Work to be completed:
Name every social media network mentioned in the text below about social media work at the LSU College of Science.

Extract provided:

BEGIN

In my new job in the LSU College of Science, where I started as a science communication specialist in July 2016, I've been creating and strategizing a LOT for social media. Since July, I've helped create and maintain a new science blog and Instagram account for the College. I've also helped create more engagement on the College Twitter account, as well as several other social media accounts across LSU.
There have been several different goals for this ramped-up social media activity. Perhaps first and foremost is reaching potential science students for recruitment, engaging current students to promote retention, and highlighting alums and what they've achieved with their science degrees. We also want to not just promote the research of College of Science faculty, but to support them in expanding their science communication skills and teaching of those skills to students.
Strategic use of social media for a university, a science department or a science organization can seem like a moving target. Social media evolves at a breakneck pace - just look at how Instagram has changed the game of how users post content and interact over the past few months with Instagram stories, live videos and visual direct messages. Audiences are also always moving from one social media network to the next. Even if some of these networks, such as Facebook, seem like "constants" in our social media landscape today, the only sure bet is that this landscape will change. How can anyone create a plan for their social media strategy that isn't outdated within a month?

END

Dataset:
BEGIN

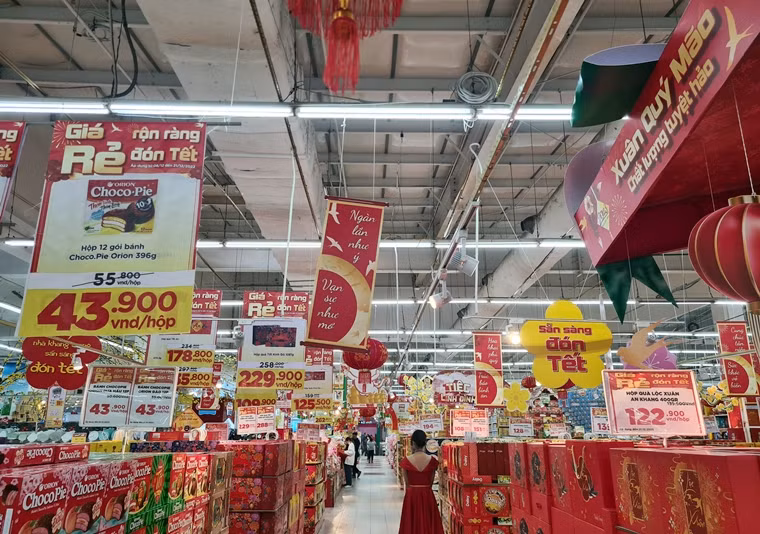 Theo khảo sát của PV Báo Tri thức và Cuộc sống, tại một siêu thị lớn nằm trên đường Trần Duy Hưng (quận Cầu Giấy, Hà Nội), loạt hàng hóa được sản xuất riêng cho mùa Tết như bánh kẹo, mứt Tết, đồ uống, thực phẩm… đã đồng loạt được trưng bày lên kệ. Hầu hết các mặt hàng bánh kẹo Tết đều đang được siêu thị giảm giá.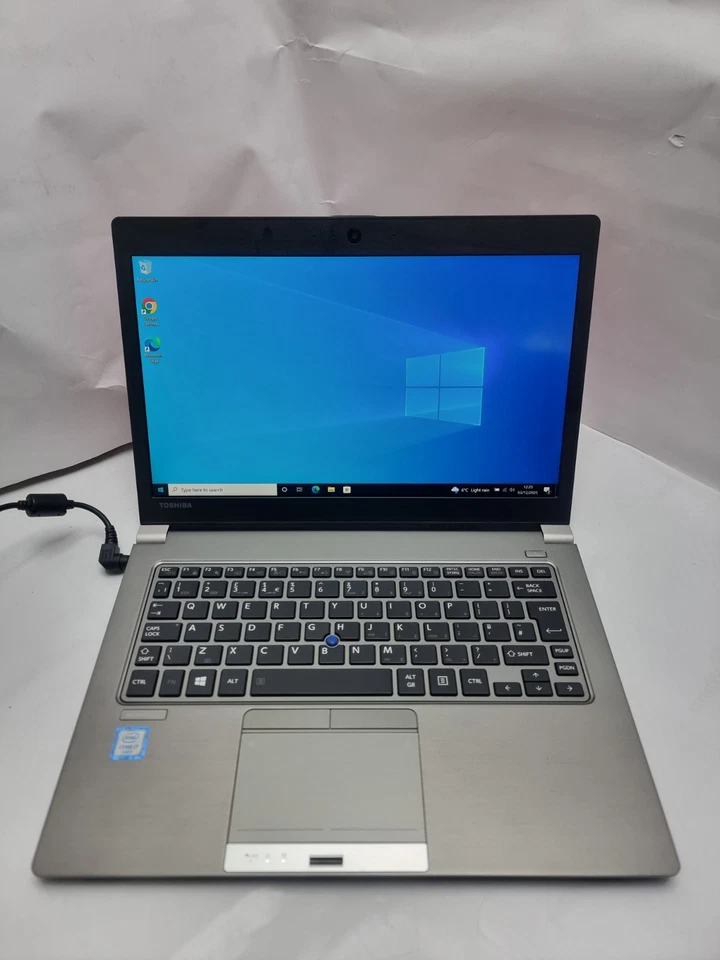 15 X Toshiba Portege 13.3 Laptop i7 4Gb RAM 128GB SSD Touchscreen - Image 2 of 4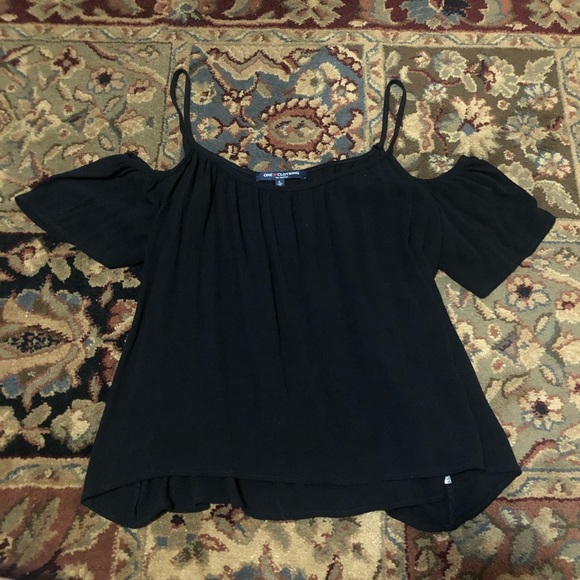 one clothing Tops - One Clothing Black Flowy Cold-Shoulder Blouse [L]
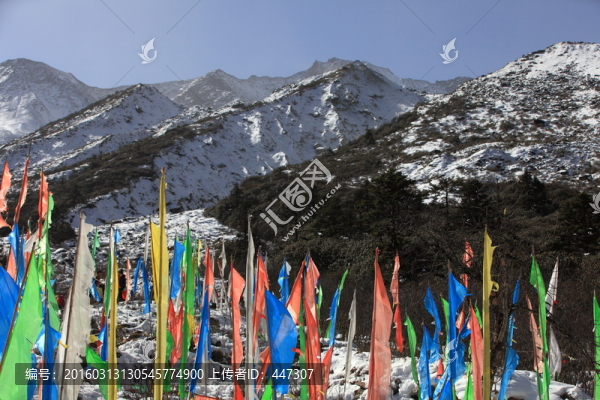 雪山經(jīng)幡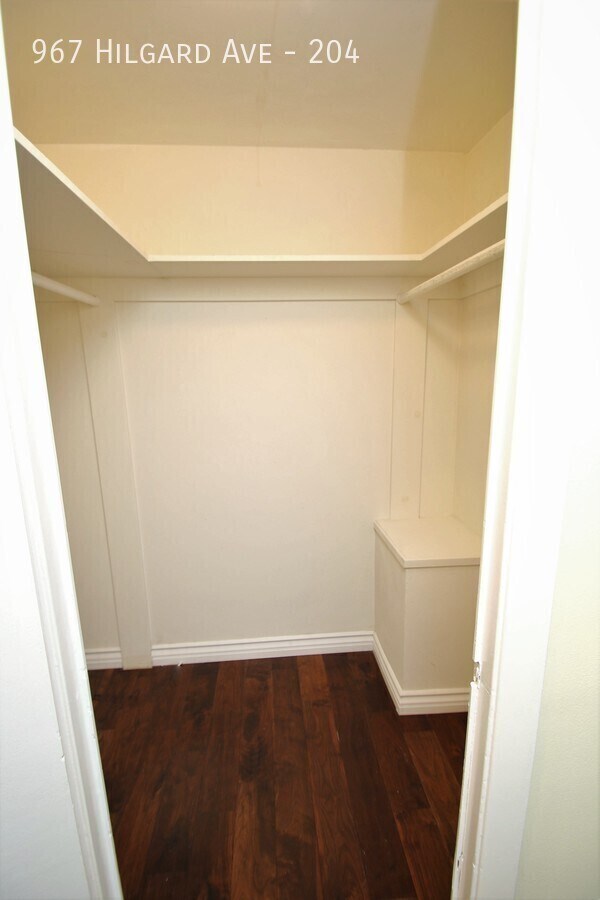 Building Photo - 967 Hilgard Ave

END
BEGIN

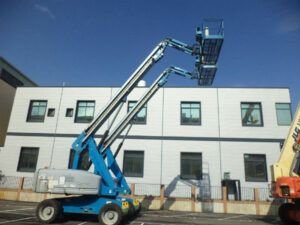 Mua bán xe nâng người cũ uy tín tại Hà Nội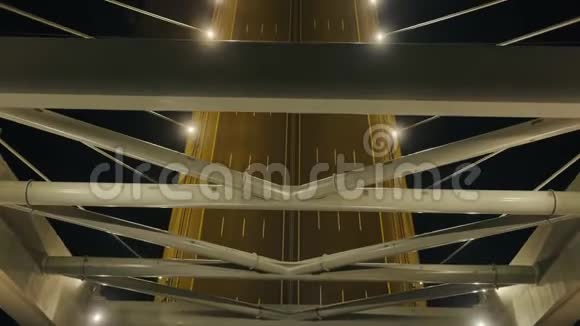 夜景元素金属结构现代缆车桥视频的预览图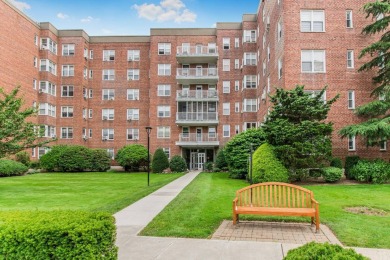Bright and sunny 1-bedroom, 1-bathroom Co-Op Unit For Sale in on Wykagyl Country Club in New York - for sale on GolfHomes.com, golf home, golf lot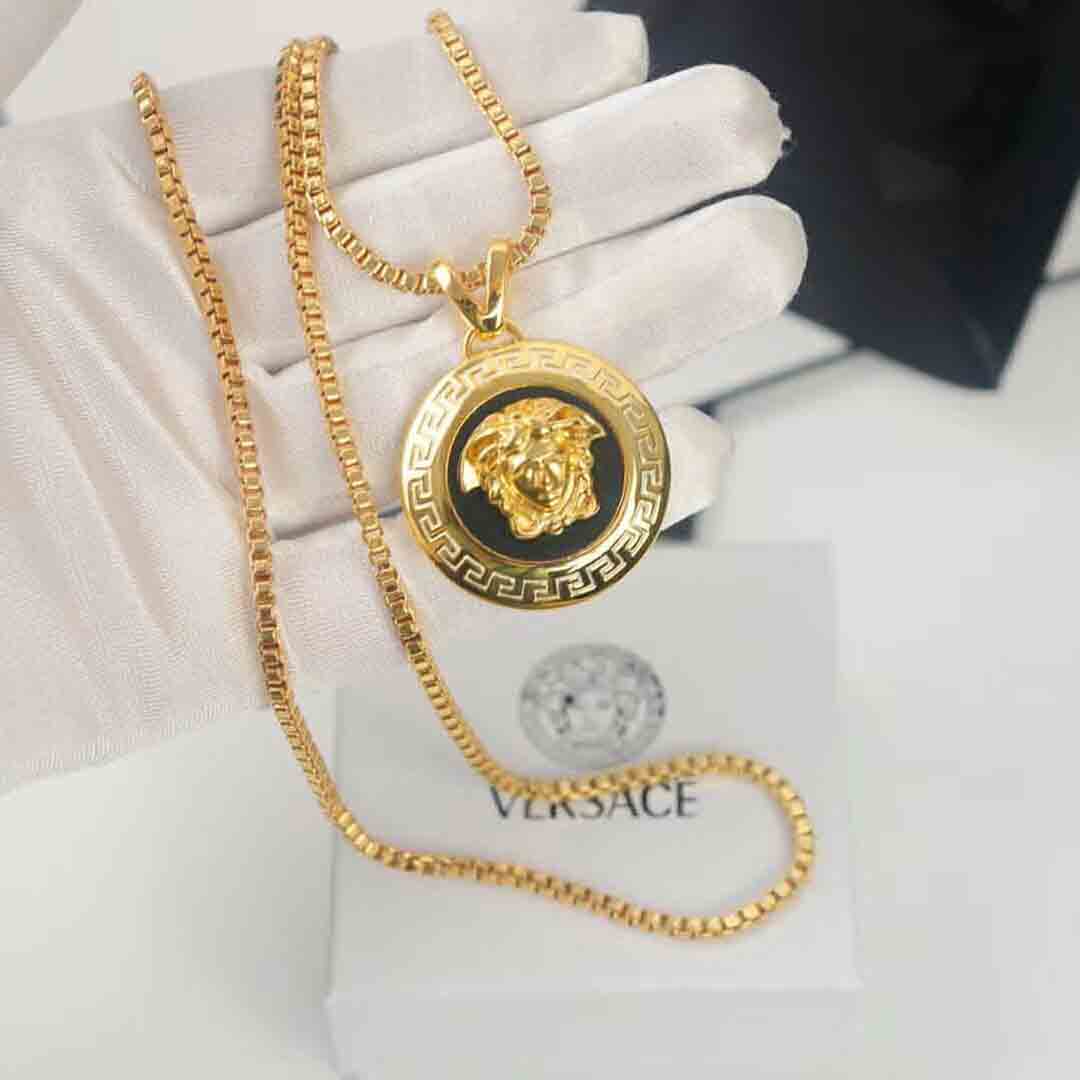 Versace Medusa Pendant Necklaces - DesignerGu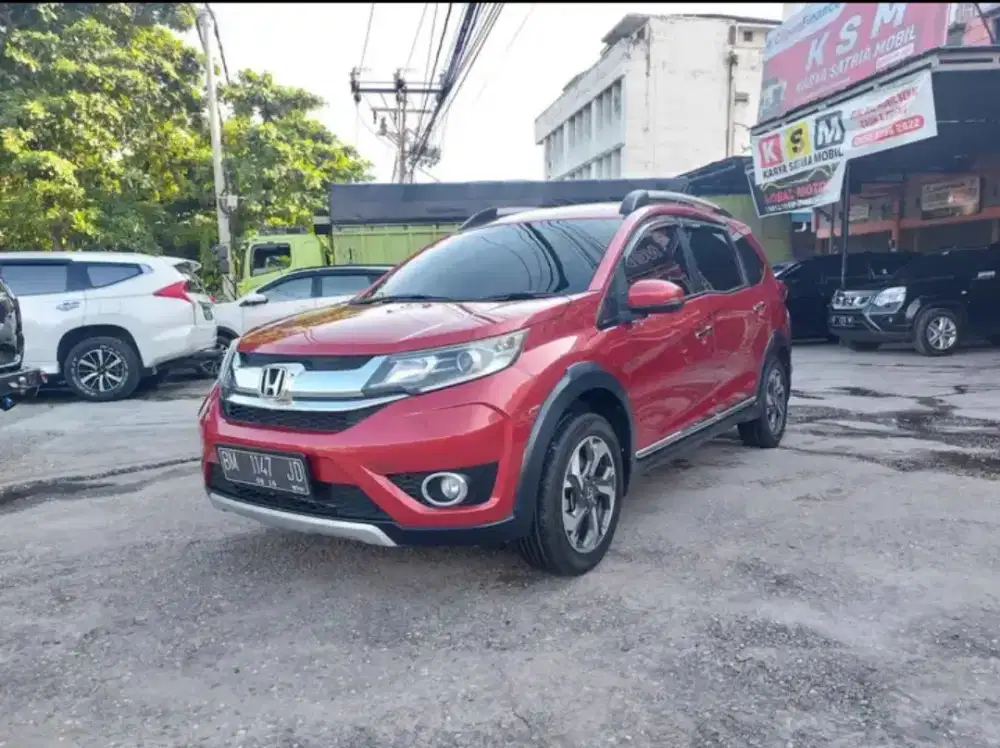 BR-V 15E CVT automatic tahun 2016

END
BEGIN

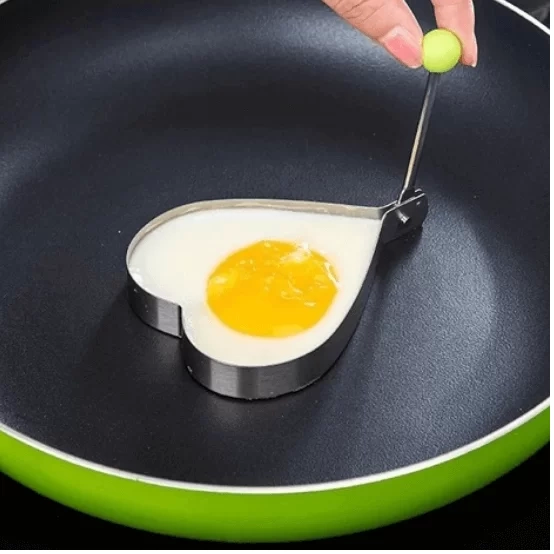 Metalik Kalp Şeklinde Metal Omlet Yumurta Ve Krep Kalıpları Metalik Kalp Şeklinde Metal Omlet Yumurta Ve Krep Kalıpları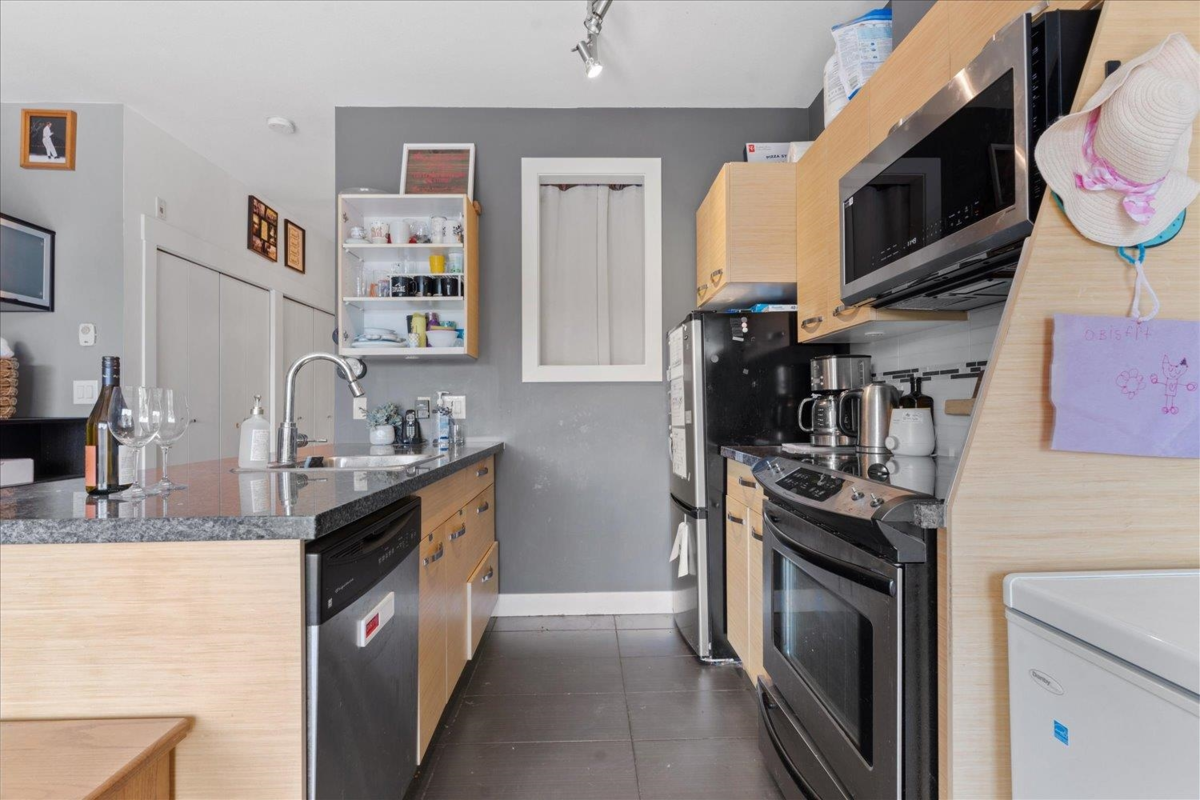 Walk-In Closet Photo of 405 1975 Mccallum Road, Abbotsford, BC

END

Exercise result:
Instagram, Twitter, Facebook